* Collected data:
==========

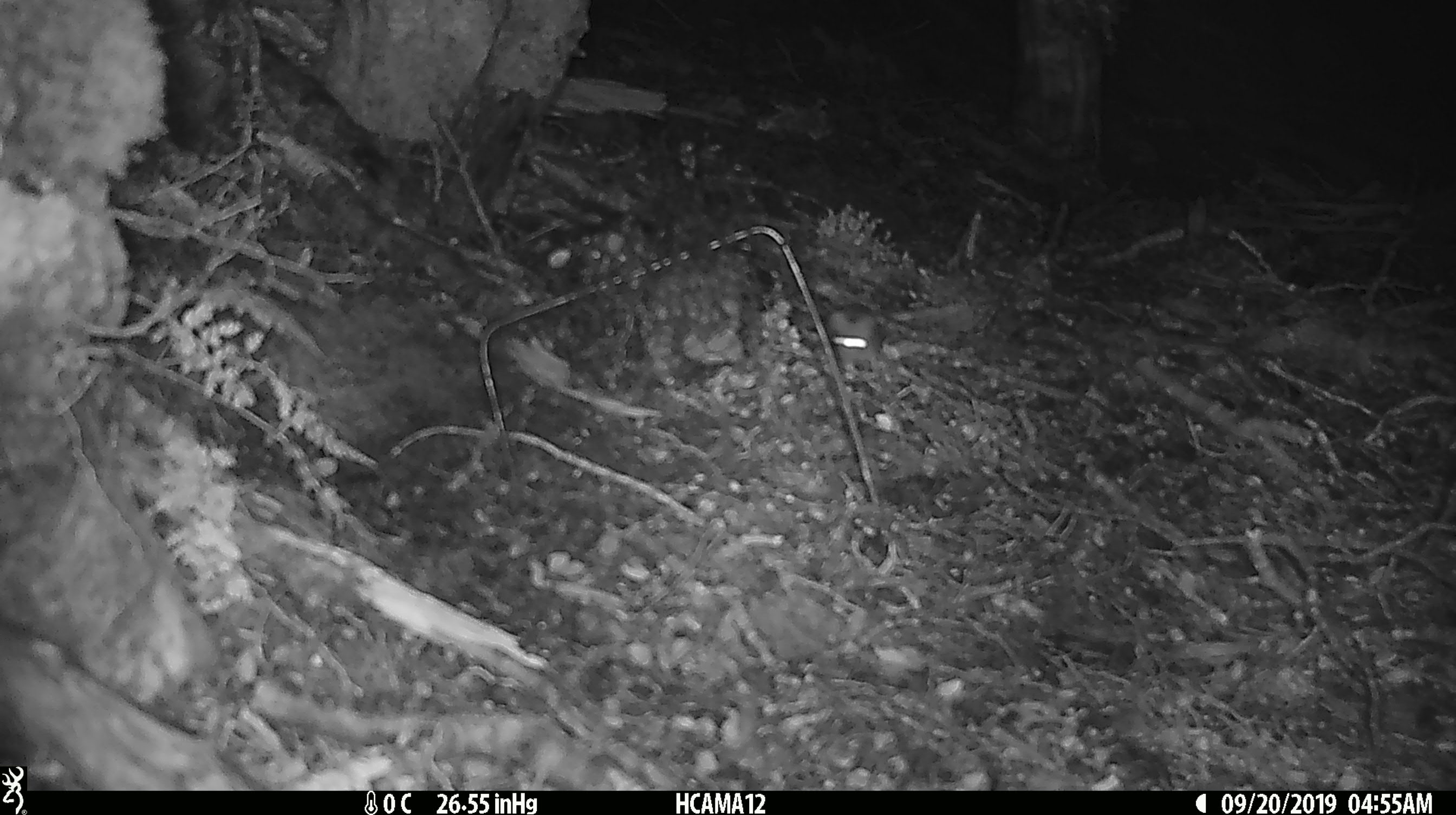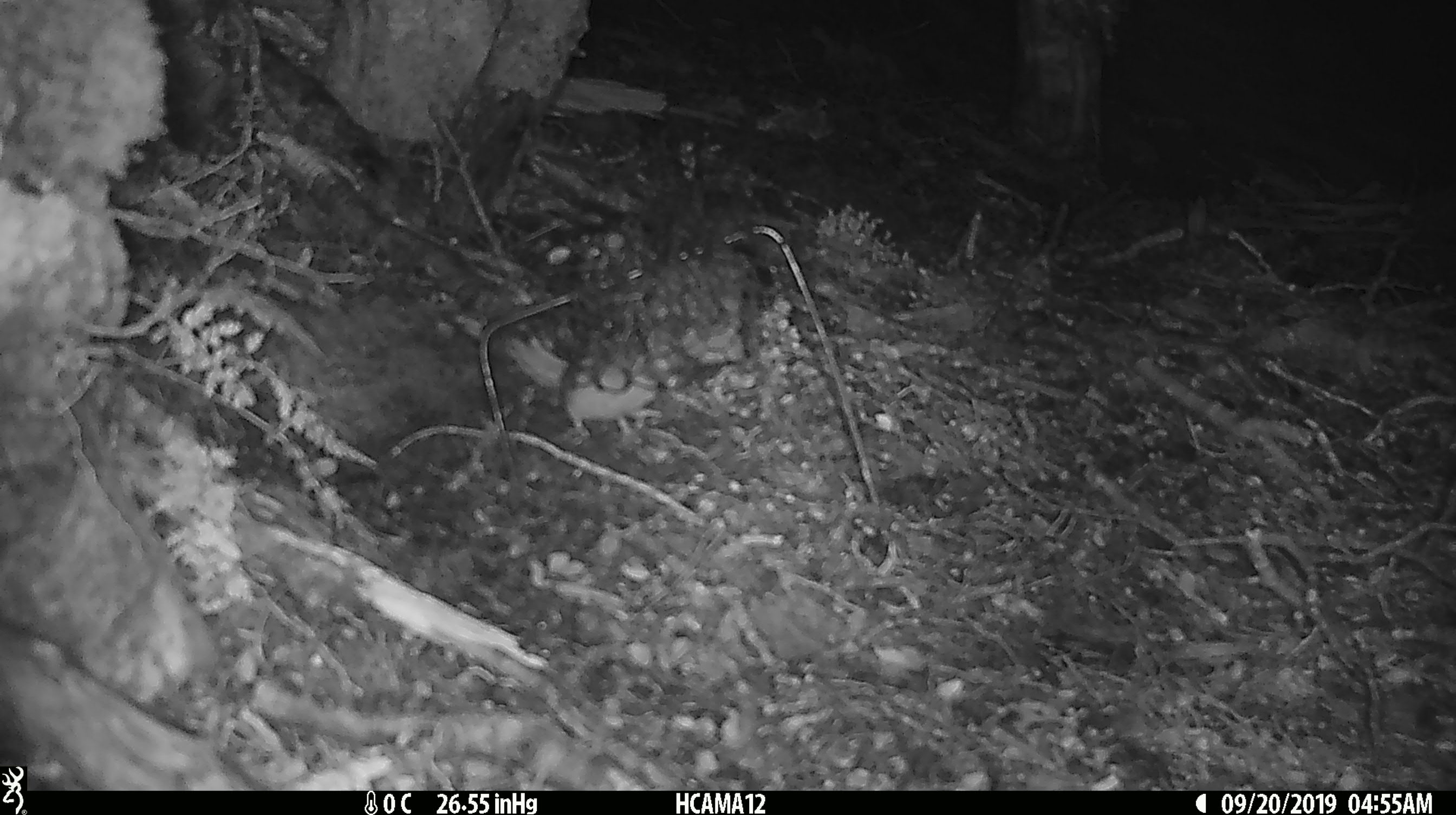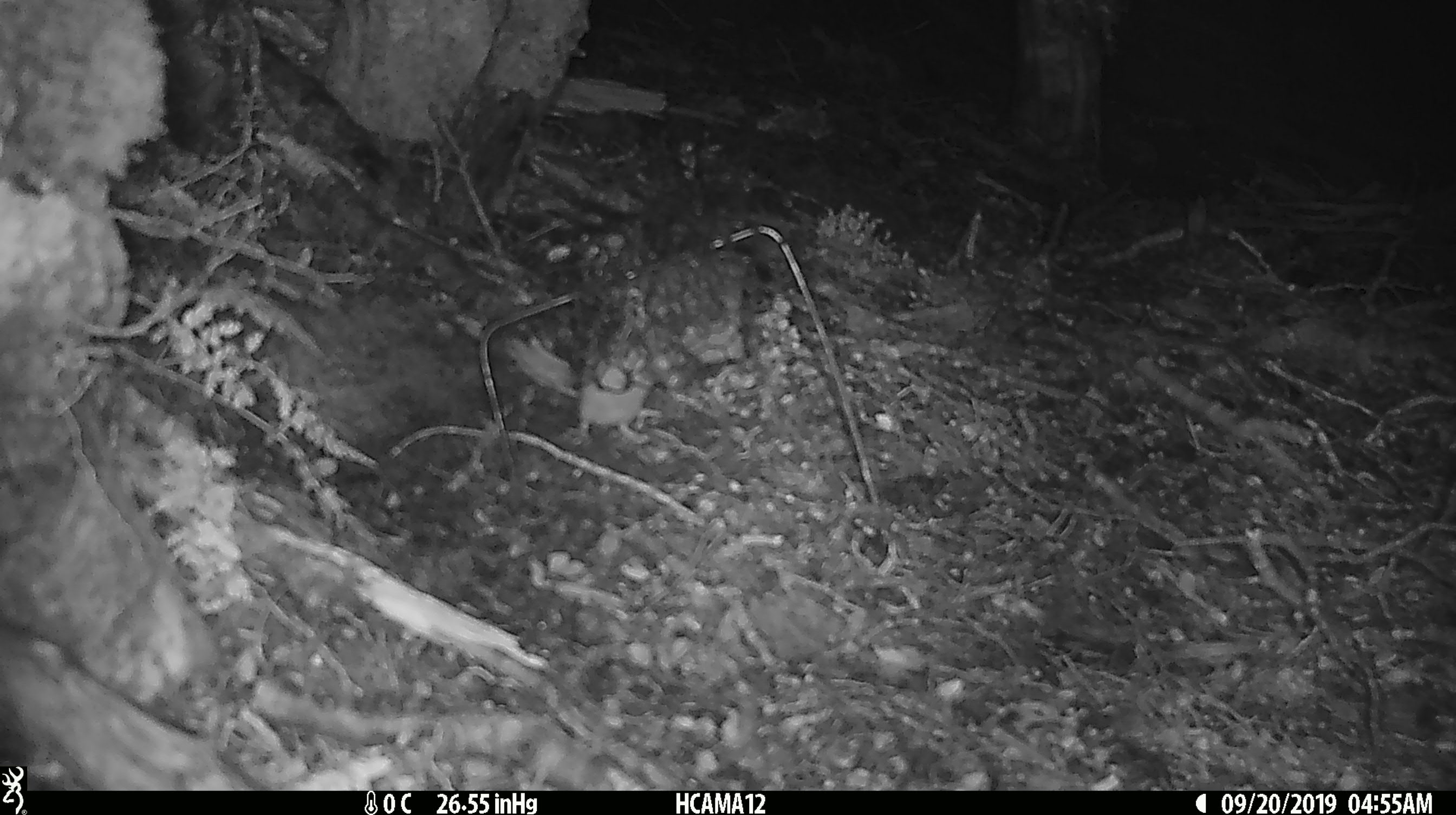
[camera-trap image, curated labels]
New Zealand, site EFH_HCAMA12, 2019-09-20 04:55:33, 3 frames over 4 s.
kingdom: Animalia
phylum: Chordata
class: Mammalia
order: Rodentia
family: Muridae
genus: Mus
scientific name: Mus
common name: mouse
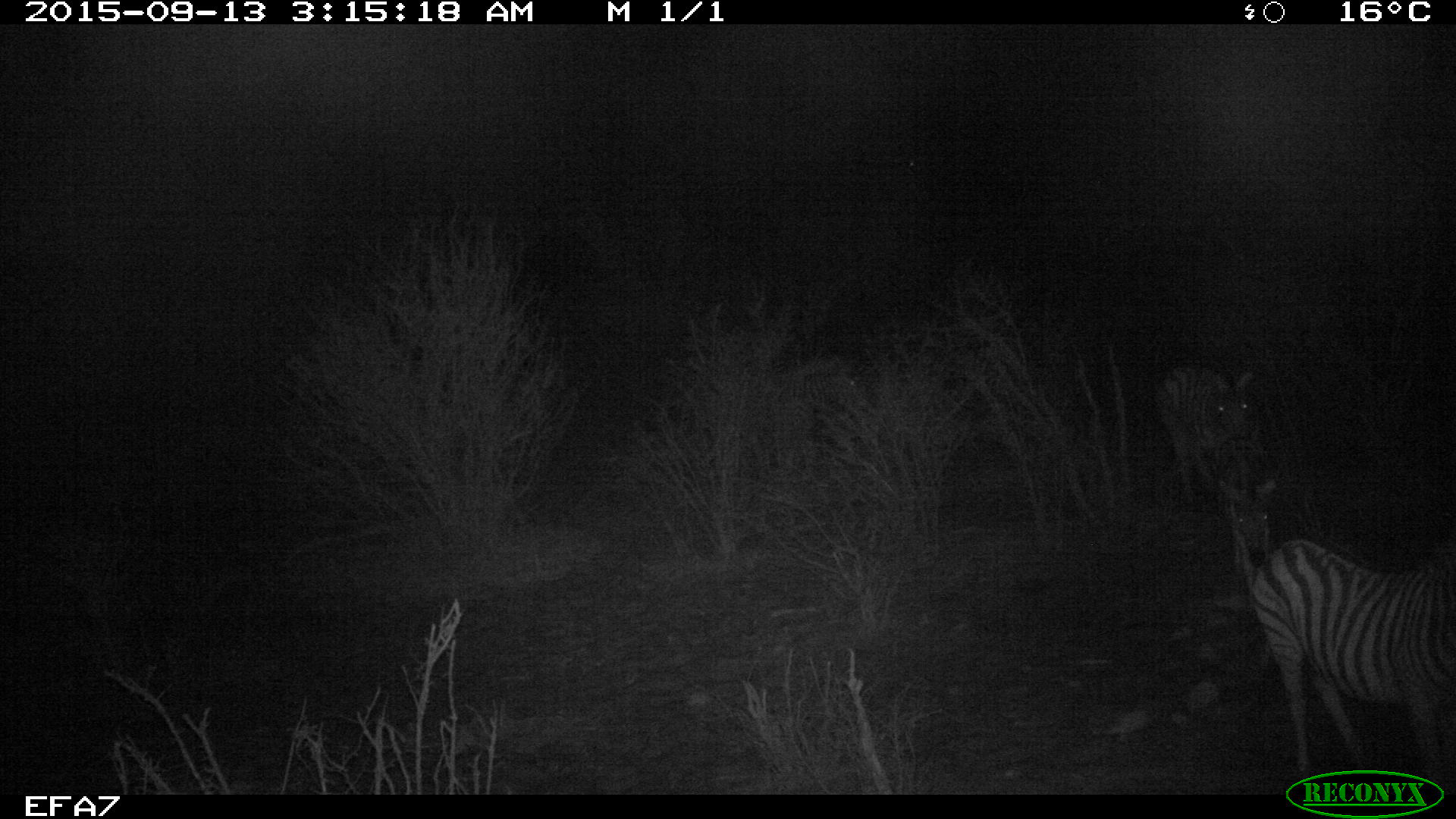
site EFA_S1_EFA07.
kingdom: Animalia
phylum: Chordata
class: Mammalia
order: Perissodactyla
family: Equidae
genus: Equus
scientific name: Equus quagga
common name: plains zebra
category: zebraplains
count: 3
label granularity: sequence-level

==========

* TASK TO COMPLETE:
The word is "name". Copy every line above where it appears.

* SOLUTION FOR THIS TASK:
scientific name: Mus
common name: mouse
scientific name: Equus quagga
common name: plains zebra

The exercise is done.